In children undergoing neurosurgery, a preoperative platelet count varying from >50,000 to 100,000 cells/µL is suggested based on the bleeding risk, the type of procedure, and the patient’s comorbidities. In case of active bleeding, platelet transfusion is recommended to maintain a minimal platelet count above 80,000 cells/µL. Platelet count can be expected to rise by approximately 50,000 cells/µL after transfusion of 5–10 mL/kg of an apheresis platelet concentrate. The transfusion of platelet concentrate carries the highest risk of side effects of all allogeneic blood products (bacterial contamination of platelet components is the second most common cause of transfusion-related deaths) and therefore should be performed cautiously.

Transfusion of Fresh Frozen Plasma

Accepted practice guidelines suggest replacing coagulation factor deficiency with fresh frozen plasma (FFP) when there is ongoing clinical microvascular bleeding and the PT >1.5 times normal, or INR>2, or PTT >2 times normal or correction of excessive microvascular bleeding secondary to coagulation factor deficiency in patients transfused more than one blood volume (when laboratory values can’t be obtained in a timely fashion) at a dose of 10–15 mL/kg.³⁰ However, this value may be too low, and therefore expert consensus recommends as much as 15–30 mL/kg FFP to replace coagulation factors in an actively bleeding child. Recent European guidelines highlight that while FFP transfusion is recommended to treat severe bleeding by several guidelines, high-quality evidence is lacking regarding the indication and dosing.²⁹ Certainly, severe risks have been reported including the noninfectious serious hazards of transfusion: TRALI, TACO, TRIM, and multiple organ failure.

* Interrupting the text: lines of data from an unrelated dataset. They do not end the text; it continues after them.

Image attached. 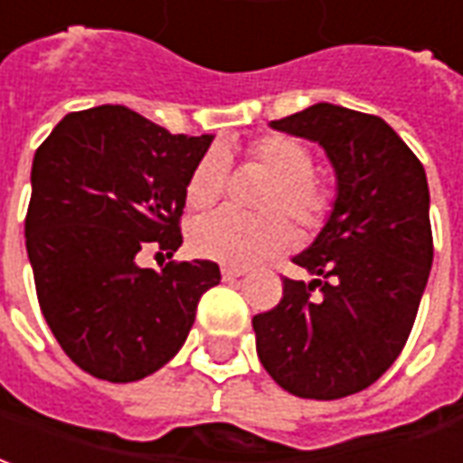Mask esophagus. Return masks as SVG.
Masks as SVG:
<instances>
[{
  "label": "esophagus",
  "instance_id": "obj_1",
  "mask_svg": "<svg viewBox=\"0 0 463 463\" xmlns=\"http://www.w3.org/2000/svg\"><path fill=\"white\" fill-rule=\"evenodd\" d=\"M247 274V269L244 267H234V264H224L222 267V277L229 281V279H239V277H244Z\"/></svg>",
  "mask_w": 463,
  "mask_h": 463
}]
</instances>
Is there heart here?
Instances as JSON below:
<instances>
[{"instance_id":"obj_1","label":"heart","mask_w":463,"mask_h":463,"mask_svg":"<svg viewBox=\"0 0 463 463\" xmlns=\"http://www.w3.org/2000/svg\"><path fill=\"white\" fill-rule=\"evenodd\" d=\"M247 159L269 172V182L257 199L264 212L244 214L219 209L196 219L189 229V244L199 257L251 264L294 244V229L284 213L294 219L304 237L319 234L331 219L336 192L326 179L314 174V154L301 139L289 134H264L249 144ZM226 184L229 162L219 149H209L186 179V204L206 209L224 196Z\"/></svg>"}]
</instances>
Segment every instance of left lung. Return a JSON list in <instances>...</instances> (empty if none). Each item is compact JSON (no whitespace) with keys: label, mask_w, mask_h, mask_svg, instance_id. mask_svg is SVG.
<instances>
[{"label":"left lung","mask_w":463,"mask_h":463,"mask_svg":"<svg viewBox=\"0 0 463 463\" xmlns=\"http://www.w3.org/2000/svg\"><path fill=\"white\" fill-rule=\"evenodd\" d=\"M319 142L339 194L321 234L284 277V297L251 319L259 362L301 399L364 392L404 349L434 259L429 184L416 154L379 117L314 104L271 121Z\"/></svg>","instance_id":"left-lung-1"}]
</instances>
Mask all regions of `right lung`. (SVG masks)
<instances>
[{"label":"right lung","instance_id":"1","mask_svg":"<svg viewBox=\"0 0 463 463\" xmlns=\"http://www.w3.org/2000/svg\"><path fill=\"white\" fill-rule=\"evenodd\" d=\"M212 134H172L104 104L71 111L39 144L24 237L39 309L81 372L137 382L186 342L214 261L142 269L137 254L182 247L186 179Z\"/></svg>","mask_w":463,"mask_h":463}]
</instances>
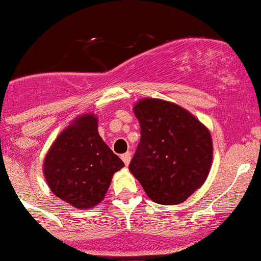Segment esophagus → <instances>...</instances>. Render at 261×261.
I'll return each mask as SVG.
<instances>
[{
    "mask_svg": "<svg viewBox=\"0 0 261 261\" xmlns=\"http://www.w3.org/2000/svg\"><path fill=\"white\" fill-rule=\"evenodd\" d=\"M120 158H122V160H123V162H124V165L128 166V165H129V162H130V153H129V152L124 153V154L120 155Z\"/></svg>",
    "mask_w": 261,
    "mask_h": 261,
    "instance_id": "esophagus-1",
    "label": "esophagus"
}]
</instances>
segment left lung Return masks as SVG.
Wrapping results in <instances>:
<instances>
[{
	"instance_id": "obj_1",
	"label": "left lung",
	"mask_w": 261,
	"mask_h": 261,
	"mask_svg": "<svg viewBox=\"0 0 261 261\" xmlns=\"http://www.w3.org/2000/svg\"><path fill=\"white\" fill-rule=\"evenodd\" d=\"M133 112L141 141L130 173L154 202L182 203L208 176L214 152L210 130L189 111L162 99H139Z\"/></svg>"
}]
</instances>
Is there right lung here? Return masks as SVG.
<instances>
[{"label": "right lung", "mask_w": 261, "mask_h": 261, "mask_svg": "<svg viewBox=\"0 0 261 261\" xmlns=\"http://www.w3.org/2000/svg\"><path fill=\"white\" fill-rule=\"evenodd\" d=\"M123 167V161L99 136L96 115L87 113L56 137L42 171L56 197L84 210L103 201L113 174Z\"/></svg>", "instance_id": "1"}]
</instances>
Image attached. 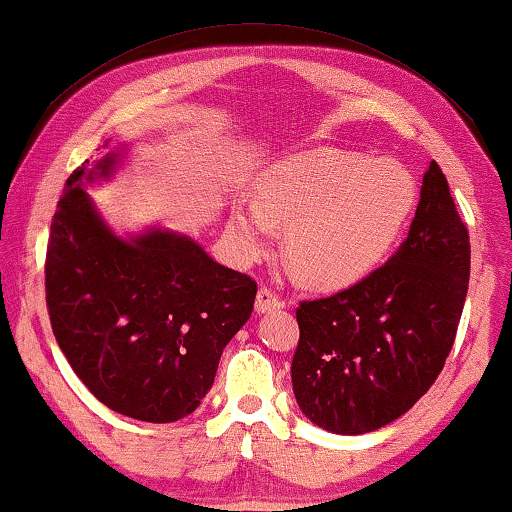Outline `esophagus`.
<instances>
[{
	"label": "esophagus",
	"instance_id": "esophagus-1",
	"mask_svg": "<svg viewBox=\"0 0 512 512\" xmlns=\"http://www.w3.org/2000/svg\"><path fill=\"white\" fill-rule=\"evenodd\" d=\"M282 306V302H280V297H277L271 288H259L257 291V300H255V311L257 313H271V311H275V309H280Z\"/></svg>",
	"mask_w": 512,
	"mask_h": 512
}]
</instances>
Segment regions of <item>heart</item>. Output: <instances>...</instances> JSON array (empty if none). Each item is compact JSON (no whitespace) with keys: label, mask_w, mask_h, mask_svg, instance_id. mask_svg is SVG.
<instances>
[{"label":"heart","mask_w":512,"mask_h":512,"mask_svg":"<svg viewBox=\"0 0 512 512\" xmlns=\"http://www.w3.org/2000/svg\"><path fill=\"white\" fill-rule=\"evenodd\" d=\"M255 199L232 212L239 255H259L273 224H286L282 250L295 280L338 291L392 253L416 210L418 183L394 159L318 147L266 167Z\"/></svg>","instance_id":"heart-1"}]
</instances>
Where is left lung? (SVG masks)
I'll return each instance as SVG.
<instances>
[{
  "label": "left lung",
  "instance_id": "obj_1",
  "mask_svg": "<svg viewBox=\"0 0 512 512\" xmlns=\"http://www.w3.org/2000/svg\"><path fill=\"white\" fill-rule=\"evenodd\" d=\"M470 280V237L436 161L401 248L365 280L300 302L291 380L302 414L333 434L396 421L452 349Z\"/></svg>",
  "mask_w": 512,
  "mask_h": 512
}]
</instances>
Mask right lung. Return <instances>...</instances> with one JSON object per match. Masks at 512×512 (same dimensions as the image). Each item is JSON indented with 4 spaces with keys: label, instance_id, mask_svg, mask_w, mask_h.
I'll use <instances>...</instances> for the list:
<instances>
[{
    "label": "right lung",
    "instance_id": "obj_1",
    "mask_svg": "<svg viewBox=\"0 0 512 512\" xmlns=\"http://www.w3.org/2000/svg\"><path fill=\"white\" fill-rule=\"evenodd\" d=\"M120 156L85 161L64 185L46 246V306L62 353L100 403L172 423L210 392L257 284L181 232L118 237L85 183L109 179Z\"/></svg>",
    "mask_w": 512,
    "mask_h": 512
}]
</instances>
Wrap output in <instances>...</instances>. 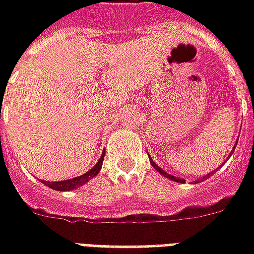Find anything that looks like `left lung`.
<instances>
[{
  "label": "left lung",
  "mask_w": 254,
  "mask_h": 254,
  "mask_svg": "<svg viewBox=\"0 0 254 254\" xmlns=\"http://www.w3.org/2000/svg\"><path fill=\"white\" fill-rule=\"evenodd\" d=\"M235 145H237V144H235ZM234 148H235V147H234ZM234 148H233V151H231V152H234ZM230 155H231V154H230ZM149 162H151V165L154 166V167H155V169H156V170L159 171V173H160V174H162V176L167 177V178H170V180H173V181H176V182H181V184H182V182H185V181H184V180H180V178H177V177L170 176L169 173H166V171L162 170V169H160L159 166L156 165V163H155L154 160L151 159V156H149ZM212 174H213V171H212V173H211V174H207V176H205V177H202L201 181H204V180H207V178H209V176H212ZM196 182H197V181H196Z\"/></svg>",
  "instance_id": "8db88e82"
}]
</instances>
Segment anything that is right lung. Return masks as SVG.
Wrapping results in <instances>:
<instances>
[{
  "label": "right lung",
  "instance_id": "add662e5",
  "mask_svg": "<svg viewBox=\"0 0 254 254\" xmlns=\"http://www.w3.org/2000/svg\"><path fill=\"white\" fill-rule=\"evenodd\" d=\"M103 159H105V152L102 154L100 156V159L98 160V163L91 169L89 171H87L85 174L83 176H78L76 178H72V180H66V181H60V182H49V181H41L42 184H45L46 187L52 188L54 190H73V189H76L80 185H83L87 181H89L91 178H94L98 173L100 171V167H102V163H103Z\"/></svg>",
  "mask_w": 254,
  "mask_h": 254
}]
</instances>
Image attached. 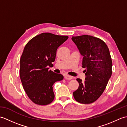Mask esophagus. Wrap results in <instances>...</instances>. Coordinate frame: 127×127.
<instances>
[{
  "label": "esophagus",
  "mask_w": 127,
  "mask_h": 127,
  "mask_svg": "<svg viewBox=\"0 0 127 127\" xmlns=\"http://www.w3.org/2000/svg\"><path fill=\"white\" fill-rule=\"evenodd\" d=\"M64 78H65L66 80H71V79H72V76H69V75H65V76H64Z\"/></svg>",
  "instance_id": "obj_1"
}]
</instances>
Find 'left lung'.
Segmentation results:
<instances>
[{"label":"left lung","instance_id":"1","mask_svg":"<svg viewBox=\"0 0 127 127\" xmlns=\"http://www.w3.org/2000/svg\"><path fill=\"white\" fill-rule=\"evenodd\" d=\"M71 39L83 57L82 67L86 68L85 80L76 79L79 86L73 95L80 103H92L104 92L111 76L112 62L109 48L102 40L88 35L72 36Z\"/></svg>","mask_w":127,"mask_h":127}]
</instances>
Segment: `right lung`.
<instances>
[{
  "instance_id": "right-lung-1",
  "label": "right lung",
  "mask_w": 127,
  "mask_h": 127,
  "mask_svg": "<svg viewBox=\"0 0 127 127\" xmlns=\"http://www.w3.org/2000/svg\"><path fill=\"white\" fill-rule=\"evenodd\" d=\"M68 39V36L43 33L29 40L20 58V79L24 90L34 103L46 105L55 98L53 85L63 79L48 66L56 59L58 48Z\"/></svg>"
}]
</instances>
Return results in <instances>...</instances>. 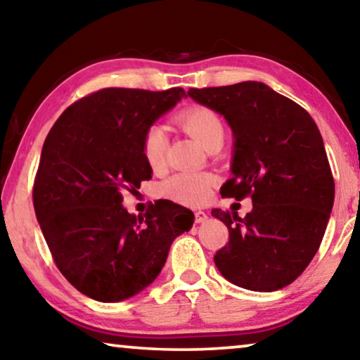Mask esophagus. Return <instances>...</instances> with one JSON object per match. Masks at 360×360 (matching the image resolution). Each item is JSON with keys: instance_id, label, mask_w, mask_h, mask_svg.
I'll use <instances>...</instances> for the list:
<instances>
[{"instance_id": "esophagus-1", "label": "esophagus", "mask_w": 360, "mask_h": 360, "mask_svg": "<svg viewBox=\"0 0 360 360\" xmlns=\"http://www.w3.org/2000/svg\"><path fill=\"white\" fill-rule=\"evenodd\" d=\"M208 219V214L205 213V211H195V222L197 224H202V222H205Z\"/></svg>"}]
</instances>
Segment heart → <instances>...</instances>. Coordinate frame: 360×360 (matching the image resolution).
<instances>
[{
    "mask_svg": "<svg viewBox=\"0 0 360 360\" xmlns=\"http://www.w3.org/2000/svg\"><path fill=\"white\" fill-rule=\"evenodd\" d=\"M176 123L191 134L203 149L210 150L214 146H222L224 142V123L214 110L208 107H191L176 115ZM144 155L152 169H162L167 162L168 136L162 127H150L144 136ZM214 186V176L197 171H186L171 176L160 186V193L171 200L198 207L210 200L211 189Z\"/></svg>",
    "mask_w": 360,
    "mask_h": 360,
    "instance_id": "heart-1",
    "label": "heart"
}]
</instances>
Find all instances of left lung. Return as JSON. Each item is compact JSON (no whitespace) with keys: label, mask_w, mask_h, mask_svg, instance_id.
<instances>
[{"label":"left lung","mask_w":360,"mask_h":360,"mask_svg":"<svg viewBox=\"0 0 360 360\" xmlns=\"http://www.w3.org/2000/svg\"><path fill=\"white\" fill-rule=\"evenodd\" d=\"M187 94L232 129V178L221 195H252L253 202L245 218L211 210L229 229L216 267L252 292L287 287L317 253L333 208L335 182L321 131L303 107L261 82Z\"/></svg>","instance_id":"8db88e82"}]
</instances>
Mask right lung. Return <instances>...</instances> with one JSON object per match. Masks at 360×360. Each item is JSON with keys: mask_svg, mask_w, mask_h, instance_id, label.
<instances>
[{"mask_svg": "<svg viewBox=\"0 0 360 360\" xmlns=\"http://www.w3.org/2000/svg\"><path fill=\"white\" fill-rule=\"evenodd\" d=\"M186 98L182 88H105L57 118L43 144L33 207L51 255L78 292L102 303L141 293L155 281L174 238L193 213L169 200L142 218L123 207L122 191L152 178L144 136Z\"/></svg>", "mask_w": 360, "mask_h": 360, "instance_id": "1", "label": "right lung"}]
</instances>
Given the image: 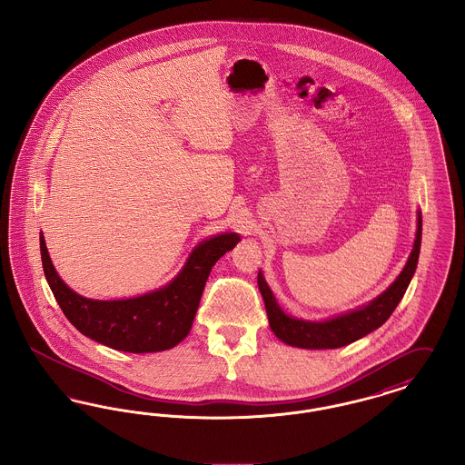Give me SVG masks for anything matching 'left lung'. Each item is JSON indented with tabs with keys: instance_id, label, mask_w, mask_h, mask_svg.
Wrapping results in <instances>:
<instances>
[{
	"instance_id": "left-lung-1",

The 2010 American Association of Blood Banks (AABB) Evidence-Based Practice Guidelines for plasma transfusion state, “We cannot recommend for or against transfusion of plasma for patients undergoing surgery in the absence of massive transfusion (quality of evidence = very low).” The AABB recommends that plasma be transfused to trauma patients requiring massive transfusion (quality of evidence = moderate). But the organization “cannot recommend for or against transfusion of plasma at a plasma: RBC ratio of 1:3 or more in trauma patients during massive transfusion (quality of evidence = low).” Furthermore these guidelines state, “It is unclear how this strategy pertains to managing massive blood loss in the pediatric surgical patient.”⁷⁵

However, prophylactic transfusion of plasma should not be recommended in a nonbleeding child and should certainly not be considered before an invasive procedure (e.g., lines removal) even in the presence of prolonged coagulation tests. Indeed, plasma remains frequently transfused in critically ill children or before a major surgery in the absence of bleeding. A recent audit of plasma transfusions in critically ill patients concluded that one-third of transfused patients were not bleeding and that plasma transfusion significantly improved the INR only in those patients with a severe derangement, indicated by an INR > 2.5.⁷⁶ Furthermore, coagulation tests are not sensitive to the increase in coagulation factors resulting from plasma transfusion. FFP is not recommended for volume expansion.